Na investigação aos homicídios do padre Max e de Maria de Lurdes a Polícia Judiciária enveredou pela linha do crime passional, ignorando tratar-se de um crime político, e não chegou a nenhum responsável. Só na década de 1980, quando a investigação recomeçou do zero e com a linha investigativa do crime político, é que houve resultados.

O primeiro processo da rede bombista chegou ao fim a 6 de julho de 1978 e o Tribunal Judicial de Vila Real condenou Ramiro Moreira a 21 anos de prisão. O contrário aconteceu com Joaquim Ferreira Torres, financiador do MDLP desde o primeiro momento, que foi ilibado, mesmo depois de ter sido provado que foi ele quem pagou a bomba colocada no carro de Max – falou-se na altura de interferências políticas e militares, além de subornos a magistrados.

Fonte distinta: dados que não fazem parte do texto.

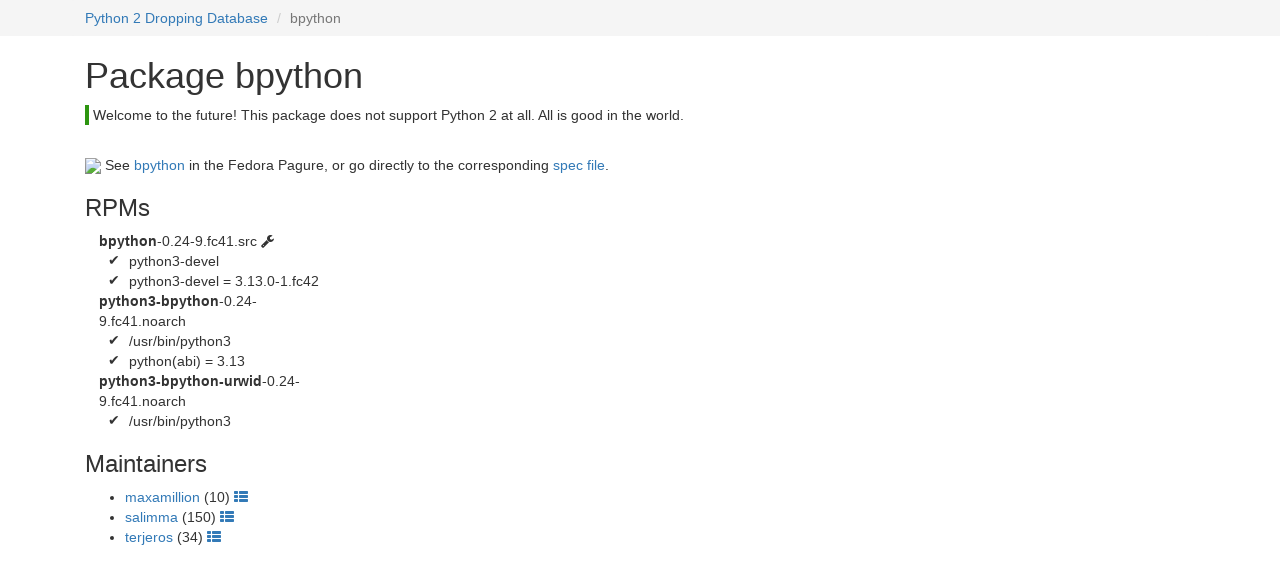

--- FILE ---
content_type: text/html; charset=utf-8
request_url: https://fedora.portingdb.xyz/pkg/bpython/
body_size: 882
content:
















































<html xmlns:xlink="http://www.w3.org/1999/xlink">
    <head>
        <title>bpython – Python 2 Dropping Database </title>
        <meta name="viewport" content="width=device-width, initial-scale=1">
        
        <link rel="icon" type="image/svg+xml" href="/status/py3-only.svg?9b6fe35c-a101-45e8-8970-fd2f02fb2932">
        
        <link rel="stylesheet" href="/static/bootstrap.min.css">
        <link rel="stylesheet" href="/static/font-awesome/css/font-awesome.min.css">
        <link rel="stylesheet" href="/static/style.css">
        <style>
            
            

            
        </style>
    </head>
    <body>
        
            <nav>
                <div class="container">
                    <ol class="breadcrumb">
                        
                            
                                <li>
                                    <a href="/">Python 2 Dropping Database</a>
                                </li>
                            
                        
                            
                                <li class="active">bpython</li>
                            
                        
                    </ol>
                </div>
            </nav>
        
        
    <div class="container">
        <div class="col-md-12">
            <h1>Package bpython </h1>
            <div style="border-left: 4px solid #2D9510; padding-left: 4px; ">
                <p>Welcome to the future! This package does not support Python 2 at all. All is good in the world.</p>
            </div>
            <br>
            
            <div>
                <img src="https://fedoraproject.org/static/images/favicon.ico">
                See
                <a href="https://src.fedoraproject.org/rpms/bpython/">
                    bpython</a>
                in the Fedora Pagure, or go directly to the corresponding
                <a href="https://src.fedoraproject.org/rpms/bpython/blob/rawhide/f/bpython.spec">spec file</a>.
            </div>
        </div>
        <div class="col-md-3">
                
                
                
                    
                    
                        <div>
                            <h3>RPMs</h3>
                            <ul class="rpm-list">
                            
                                <li>
                                    <span class="rpm-name">bpython</span>-0.24-9.fc41.src
                                    
                                        <span class="fa fa-wrench" title="SRPM"></span>
                                    
                                    
                                    
    

                                    <ul class="fa-ul">
                                        
                                            <li>
                                                
                                                    <span class="fa fa-li">✔</span>
                                                
                                                python3-devel
                                                
                                            </li>
                                        
                                            <li>
                                                
                                                    <span class="fa fa-li">✔</span>
                                                
                                                python3-devel = 3.13.0-1.fc42
                                                
                                            </li>
                                        
                                    </ul>
                                </li>
                            
                                <li>
                                    <span class="rpm-name">python3-bpython</span>-0.24-9.fc41.noarch
                                    
                                    
                                    
    

                                    <ul class="fa-ul">
                                        
                                            <li>
                                                
                                                    <span class="fa fa-li">✔</span>
                                                
                                                /usr/bin/python3
                                                
                                            </li>
                                        
                                            <li>
                                                
                                                    <span class="fa fa-li">✔</span>
                                                
                                                python(abi) = 3.13
                                                
                                            </li>
                                        
                                    </ul>
                                </li>
                            
                                <li>
                                    <span class="rpm-name">python3-bpython-urwid</span>-0.24-9.fc41.noarch
                                    
                                    
                                    
    

                                    <ul class="fa-ul">
                                        
                                            <li>
                                                
                                                    <span class="fa fa-li">✔</span>
                                                
                                                /usr/bin/python3
                                                
                                            </li>
                                        
                                    </ul>
                                </li>
                            
                            </ul>
                        </div>
                    
                    
                    
                
            
            
                <h3>Maintainers</h3>
                <ul>
                    
                        <li>
                            
        <a href="/maintainer/maxamillion/">maxamillion</a>
    
    (10)
    <a href="https://src.fedoraproject.org/user/maxamillion">
        <i class="fa fa-th-list"></i>
    </a>
                        </li>
                    
                        <li>
                            
        <a href="/maintainer/salimma/">salimma</a>
    
    (150)
    <a href="https://src.fedoraproject.org/user/salimma">
        <i class="fa fa-th-list"></i>
    </a>
                        </li>
                    
                        <li>
                            
        <a href="/maintainer/terjeros/">terjeros</a>
    
    (34)
    <a href="https://src.fedoraproject.org/user/terjeros">
        <i class="fa fa-th-list"></i>
    </a>
                        </li>
                    
                </ul>
            
        </div>
        
    </div>

        
    </body>
</html>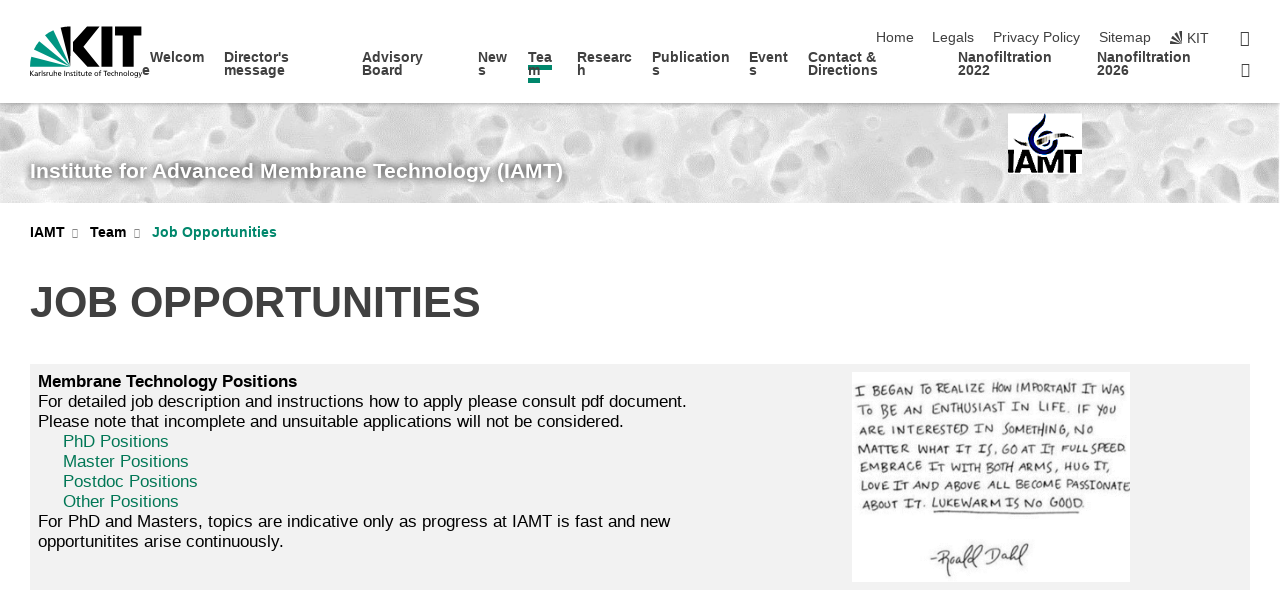

--- FILE ---
content_type: text/css;charset=UTF-8
request_url: https://www.iamt.kit.edu/31.php
body_size: -299
content:

/*  */
/* 
*/
@media print { a[href]:after { content: none !important; } }
/*  */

As bombas não deixaram de rebentar, e temendo ser novamente implicado em processos judiciais, Ferreira Torres ameaçou denunciar os bombistas e os seus livros de contas. Foi a sua sentença de morte.

Em agosto de 1979, o empresário foi mortalmente baleado. Não se sabe ainda hoje por quem, mas foi claramente às mãos de profissionais por causa do modus operandi usado. Este facto e o de Ferreira Torres ter sido um dos financiadores do MDLP lançaram a PJ do Porto no encalço da rede bombista na investigação aos homicídios do padre Max e de Maria de Lurdes.

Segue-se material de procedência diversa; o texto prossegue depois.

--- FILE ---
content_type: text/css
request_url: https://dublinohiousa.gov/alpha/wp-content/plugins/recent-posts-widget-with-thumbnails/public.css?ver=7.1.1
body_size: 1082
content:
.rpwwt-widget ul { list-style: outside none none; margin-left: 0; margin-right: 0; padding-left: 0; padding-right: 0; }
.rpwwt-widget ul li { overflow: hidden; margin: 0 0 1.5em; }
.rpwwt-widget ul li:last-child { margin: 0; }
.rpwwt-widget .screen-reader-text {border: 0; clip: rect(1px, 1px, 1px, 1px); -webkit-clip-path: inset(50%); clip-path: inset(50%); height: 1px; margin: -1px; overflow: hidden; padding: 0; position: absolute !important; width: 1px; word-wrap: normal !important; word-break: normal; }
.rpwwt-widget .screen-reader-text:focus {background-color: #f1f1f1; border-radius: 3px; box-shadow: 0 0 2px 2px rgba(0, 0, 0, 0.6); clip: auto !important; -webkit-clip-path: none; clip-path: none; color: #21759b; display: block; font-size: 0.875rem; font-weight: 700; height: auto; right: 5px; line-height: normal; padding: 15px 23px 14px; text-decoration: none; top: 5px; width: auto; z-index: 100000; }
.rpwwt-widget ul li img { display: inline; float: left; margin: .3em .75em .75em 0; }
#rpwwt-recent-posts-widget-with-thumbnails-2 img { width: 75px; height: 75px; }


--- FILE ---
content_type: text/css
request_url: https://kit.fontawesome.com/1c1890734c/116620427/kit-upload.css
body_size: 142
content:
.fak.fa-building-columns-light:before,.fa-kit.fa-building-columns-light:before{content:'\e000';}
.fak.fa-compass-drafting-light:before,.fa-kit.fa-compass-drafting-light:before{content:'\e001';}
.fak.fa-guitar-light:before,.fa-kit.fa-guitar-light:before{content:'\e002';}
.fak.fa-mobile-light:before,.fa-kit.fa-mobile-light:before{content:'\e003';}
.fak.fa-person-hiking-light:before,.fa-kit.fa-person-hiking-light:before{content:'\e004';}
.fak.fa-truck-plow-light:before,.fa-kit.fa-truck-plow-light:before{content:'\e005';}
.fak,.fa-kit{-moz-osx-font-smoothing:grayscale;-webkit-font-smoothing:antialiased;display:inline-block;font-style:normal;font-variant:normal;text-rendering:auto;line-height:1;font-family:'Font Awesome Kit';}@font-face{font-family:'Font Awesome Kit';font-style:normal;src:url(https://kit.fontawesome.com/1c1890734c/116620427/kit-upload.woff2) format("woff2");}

Décadas de avanços e recuos fizeram com que a sentença pelos assassínios apenas fosse conhecida em 1999, num processo com 15 volumes e mais de quatro mil páginas. O MDLP foi condenado como a organização que financiou e planeou o atentado terrorista, enquanto os alegados executantes foram absolvidos por falta de provas e os responsáveis morais nunca foram levados à justiça.

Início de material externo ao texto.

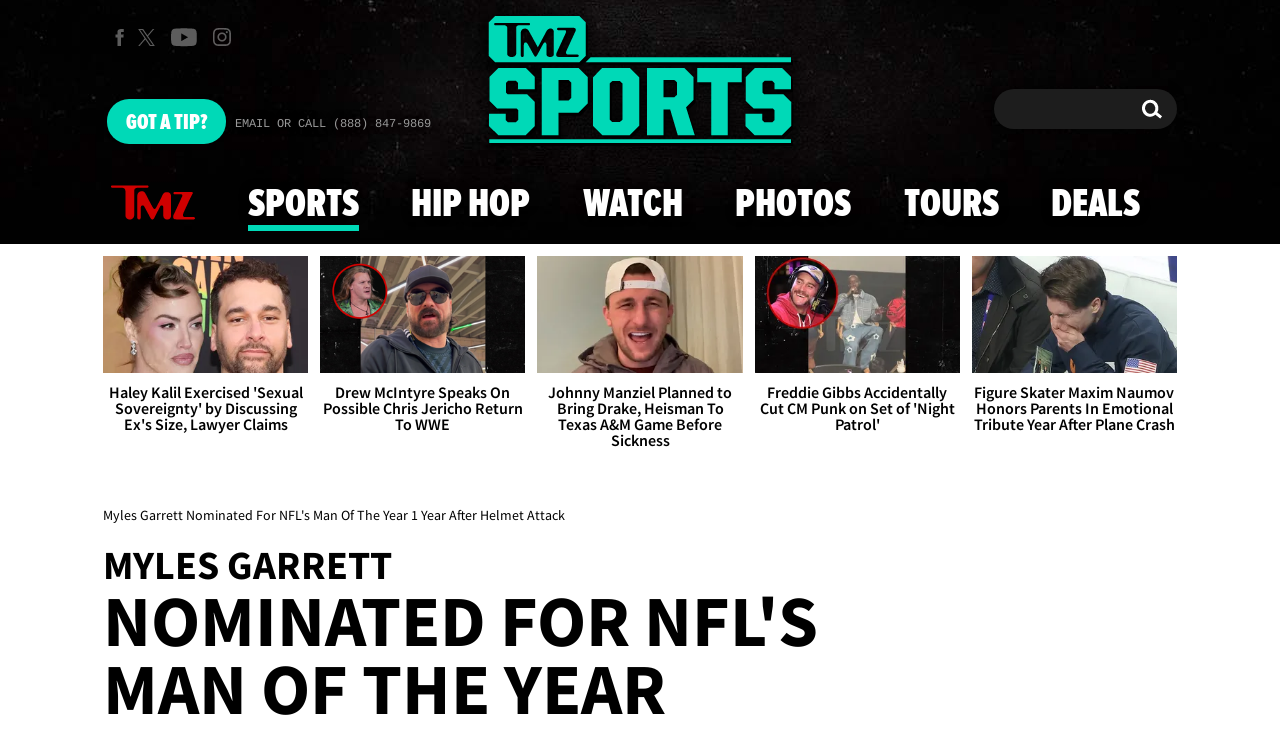

--- FILE ---
content_type: application/javascript; charset=utf-8
request_url: https://fundingchoicesmessages.google.com/f/AGSKWxWsuz0dZxclPFNqrZSTSJXK-_aVAvDHSaW6jIZ_dXTMA19V0Hf7LxP3RKrECmpinToi40BaAIPLMJlXm2TXtlKPMPngxEYxfWNyWCY5eHvr-5ouoIRJ_Q5ypP8WnFKcp4wlw9a1FzcpBVPdsv7s63OUqWiA0eZQk6Q7sJI9DnD8hArmWcSDQpRWOHVl/_/get/ad?/attachad._online_ad.-article-ad./drawad.
body_size: -1289
content:
window['a8a0c8bc-9541-49f7-a585-517da3683b67'] = true;

--- FILE ---
content_type: application/x-javascript;charset=utf-8
request_url: https://smetrics.tmz.com/id?d_visid_ver=4.4.0&d_fieldgroup=A&mcorgid=69AD1D725DDBE4560A495ECF%40AdobeOrg&mid=13711457655047514164885985237227291518&ts=1768249666484
body_size: -41
content:
{"mid":"13711457655047514164885985237227291518"}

Sabe-se, no entanto, que o plano foi delineado por quatro figuras influentes da extrema-direita bombista: o cónego Eduardo Melo, o tenente-coronel Canto e Castro e os empresários Rui Castro Lobo e Joaquim Ferreira Torres. E, diz Miguel Carvalho, se o MDLP foi condenado, muito se deveu aos esforços incessantes do inspetor da PJ do Porto Artur Pereira, do procurador Paulo Sá e de Mário Brochado Coelho, advogado das vítimas.

“O modo como foram investigados e julgados os processos relativos a ‘crimes de direita’ foi mais benévolo. Encobriram-se responsabilidades e responsáveis deliberadamente. O caso do padre Max e da Maria de Lurdes foi um paradigma de obstrução sistemática à descoberta da verdade. E estivemos muito perto de sabê-la toda”, disse Brochado Coelho, citado por Miguel Carvalho.